And, but I have noticed that when I, whether it's Chachipity, whether it is GitHub Copilot, which is my coding assistant of choice when I, for something embedded in the editor, and that includes VI. I live in VIM most of the time, and yes, it does have completion there, which is gnarly. Problem I have with it, though, is that at different times, when it does these things different ways, it comes back with nothing that could even remotely be considered a consistent coding style.

So everything I've done is very, how do I solve this one discrete task here, spaghetti ed together to everything else? And, uh, To be clear, that is not a unique to AI problem. You have people writing code like that all the time. When they start doing the copy and paste from stack overflow thing, when people find different ways to do it, or it's been a long time since they worked on a given section of the code base, people drift as far as preferences and how they wind up writing things.

But this does seem to exacerbate that in some key ways. For

Rachel: sure, for sure. I think for me, it's one of the, it exacerbates it in that it's not at all consistent with what I have in there, but like, was Stack Overflow even close to consistent? So it's like the copy paste from the website also was not consistent.

So are we comparing it to our ideal selves? to what people were kind of doing before. What we're doing now. We're flawed in every way, I guess, is where I'm at.

Corey: I will say that when I punch an error message into one of these things and ask it for an answer, it's better than the Stack Overflow experience by a landslide.

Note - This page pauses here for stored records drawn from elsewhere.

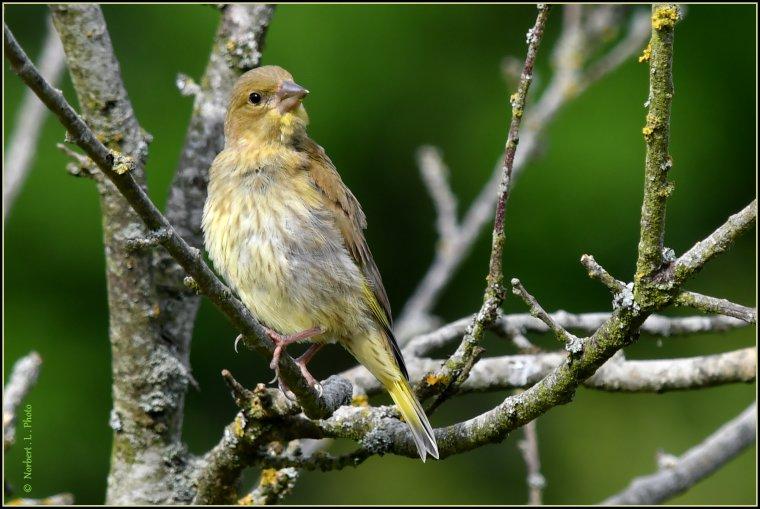 article  N° 1529  les oiseaux .......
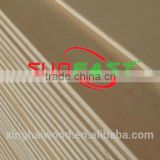 Linyi Suneast high quality 18mm birch core film faced plywood Chinese shuttering plywood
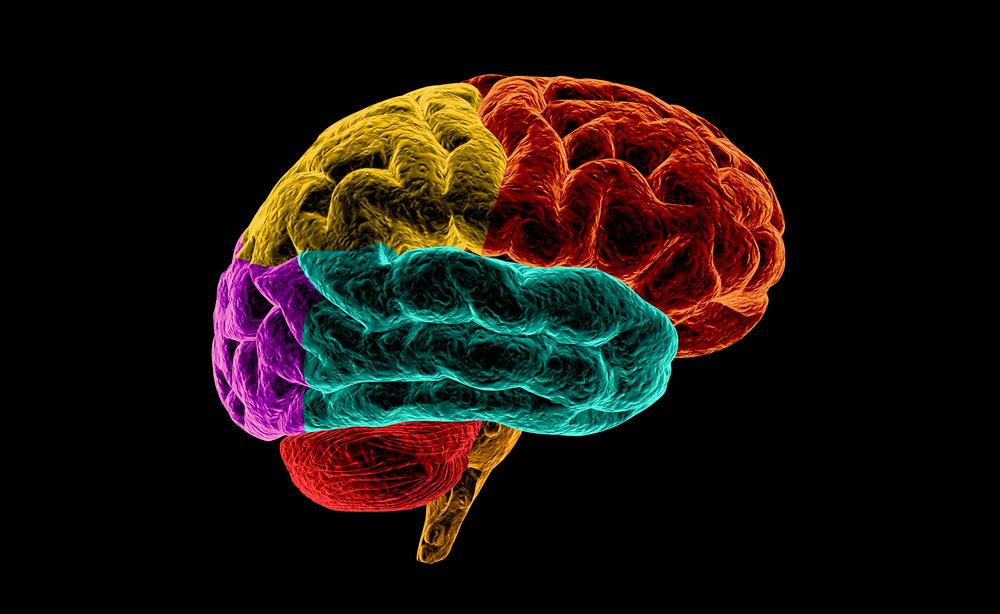 Morbo di Parkinson: più vicini alla cura?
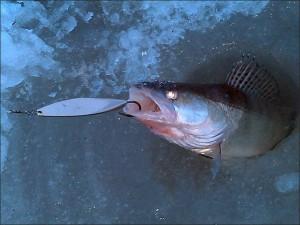 Одиночная рыба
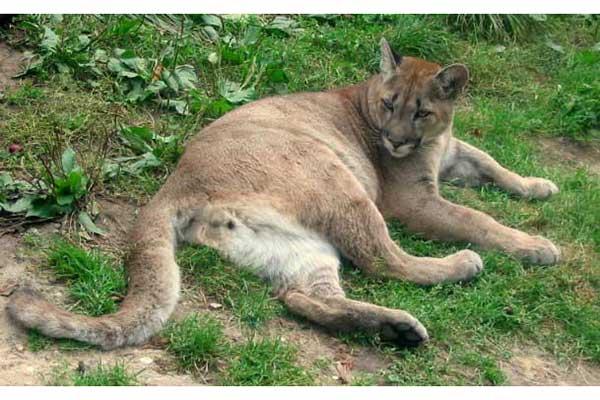 Puma Kuguar Medianaukapl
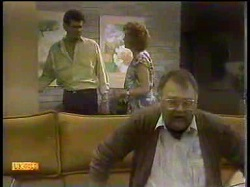 Des Clarke, Madge Bishop, Harold Bishop in Neighbours Episode 0866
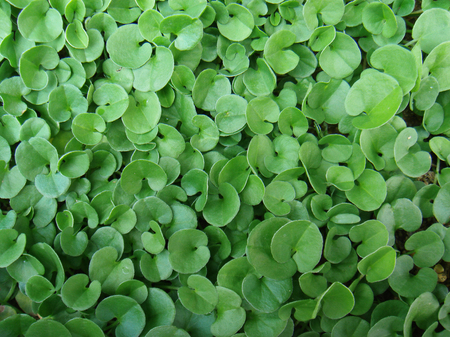 Dichondra repens background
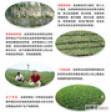 北京金潍多采摘园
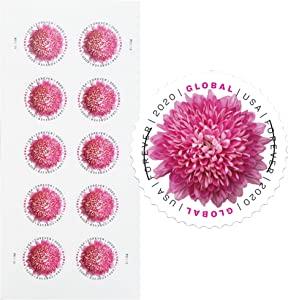 Global Chrysanthemum Sheet of 10 International Mail First Class Forever US Postage Stamps Holiday Celebration Flower (10 Stamps)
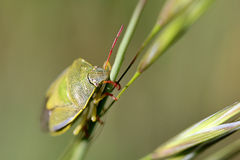 Green Bug on a Blade Royalty Free Stock Photo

Because yes, while in Stack Overflow, it will often give me context and competing ways to solve it that people have responded to, I've lost count of the number of times where it has been the first result for an error message or something I'm trying to do, and I click on it, and it has been closed as off topic.

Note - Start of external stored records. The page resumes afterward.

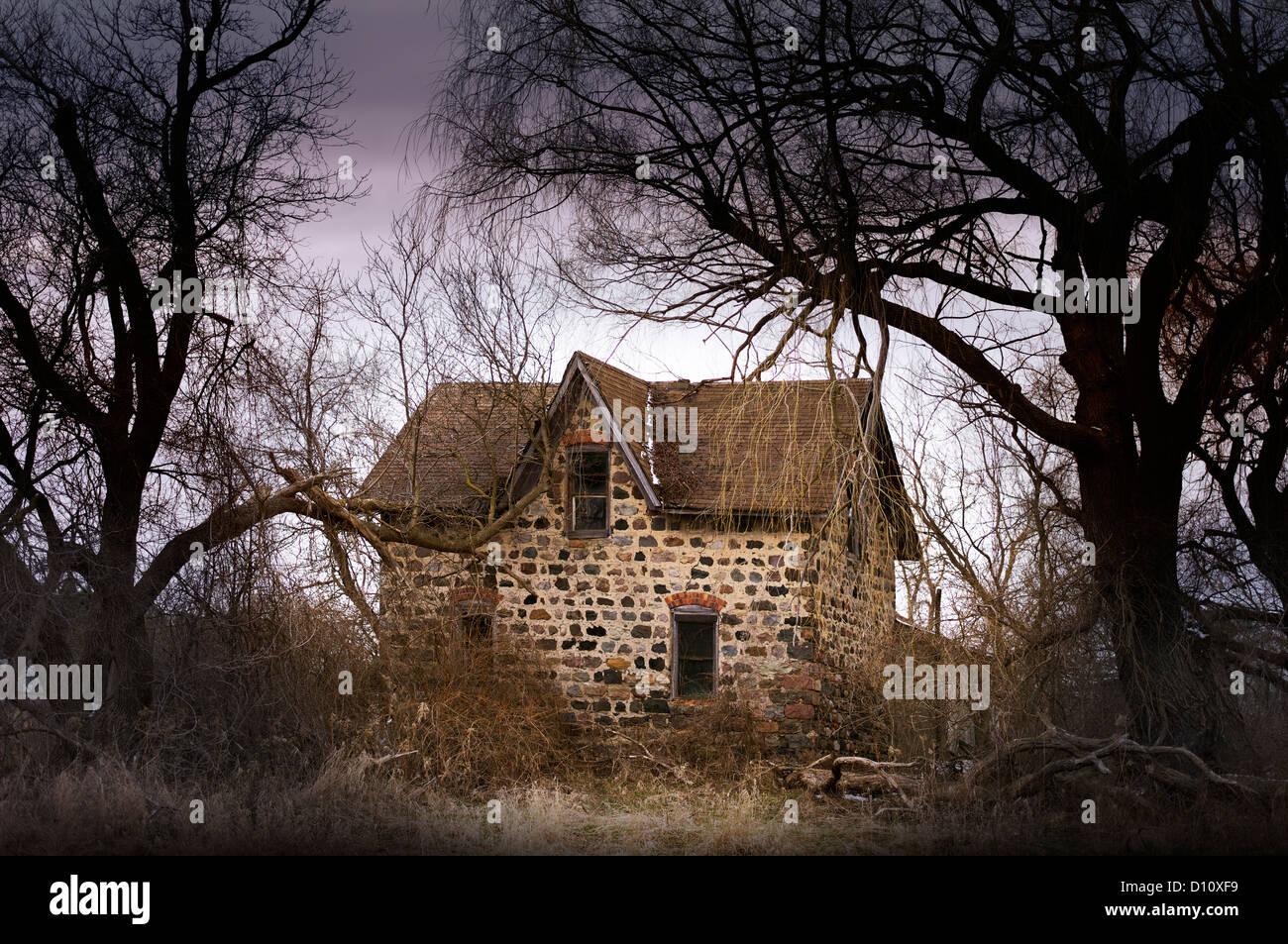 petite maison abandonn e dans les bois banque d 39 images photo stock 52266573 alamy. Black Bedroom Furniture Sets. Home Design Ideas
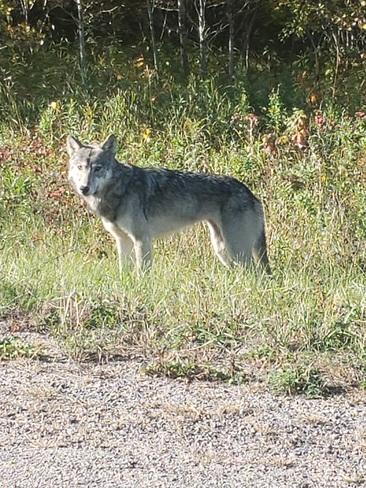 Grey Wolfie Manigotagan, MB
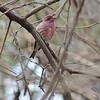 Purple Finch (Male)<br /> Busch Wildlife Conservation Area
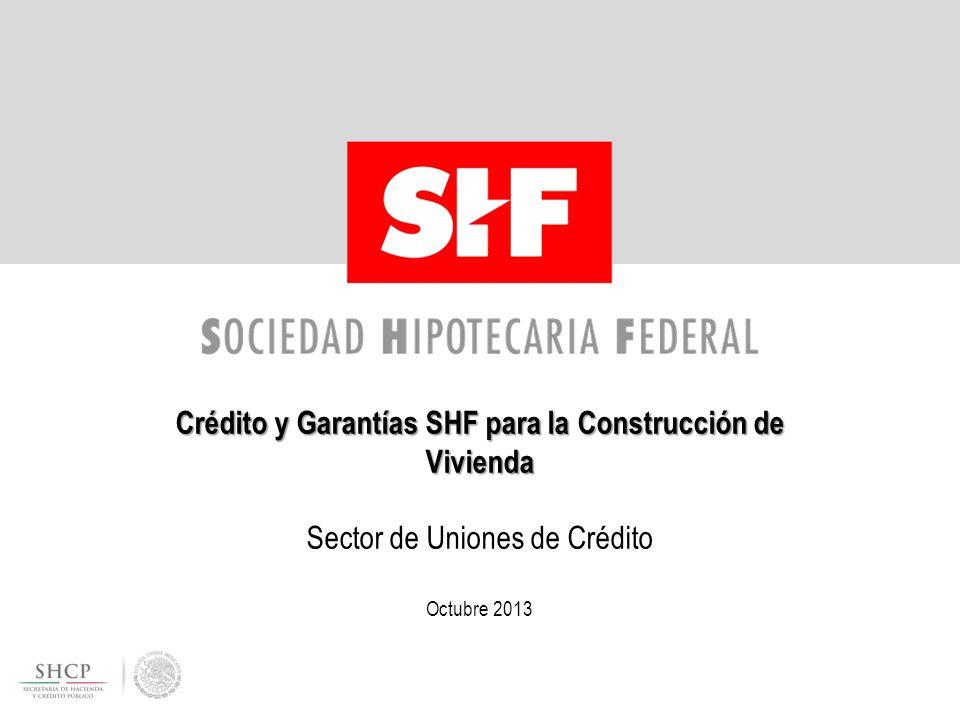 Crédito y Garantías SHF para la Construcción de Vivienda Sector de Uniones de Crédito Octubre 2013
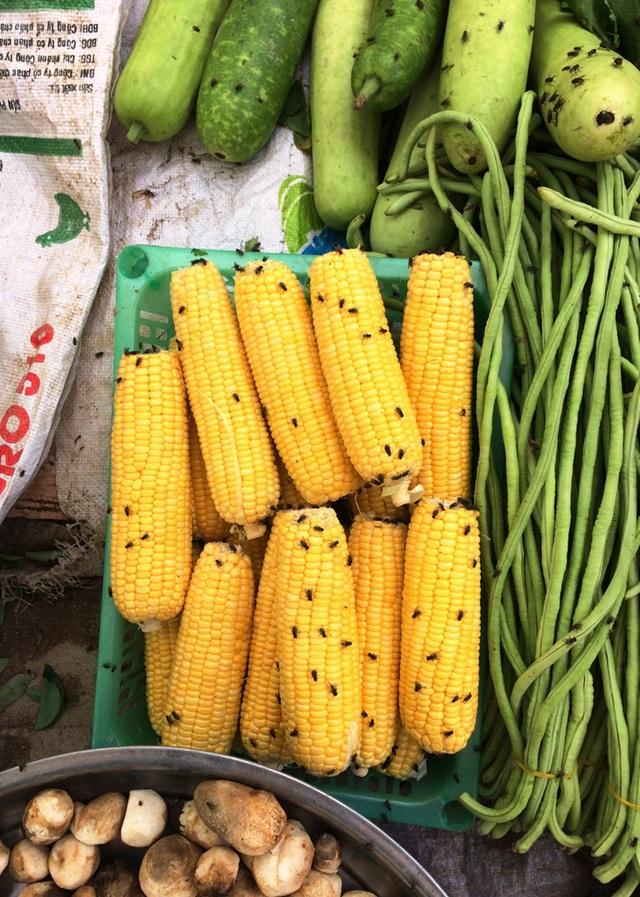Thực phẩm tươi sống bị ruồi bu, không đảm bảo vệ sinh an toàn thực phẩm.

Okay, great. So you've decided that you don't think this adds value, yet you're not going to delist it from the search engine ranking. So it's here, sitting at the beginning of the first search results for the error message. The thread has been closed and not allowed to be updated since 2018. But, and there is new information here that I might hypothetically want to contribute back as I have solved this thing and as people find it.

But now I can't because it's locked. It's, I've never yet had Chad Gippity do an outright refusal on the grounds of that's off topic. It has refused at one point to kill, to tell me how to kill processes. It's like, okay, you need to understand that kill is a term that has multiple meanings. And in this case, it is not a particularly problematic one until I'm doing it in production for funsies, which is a separate problem entirely.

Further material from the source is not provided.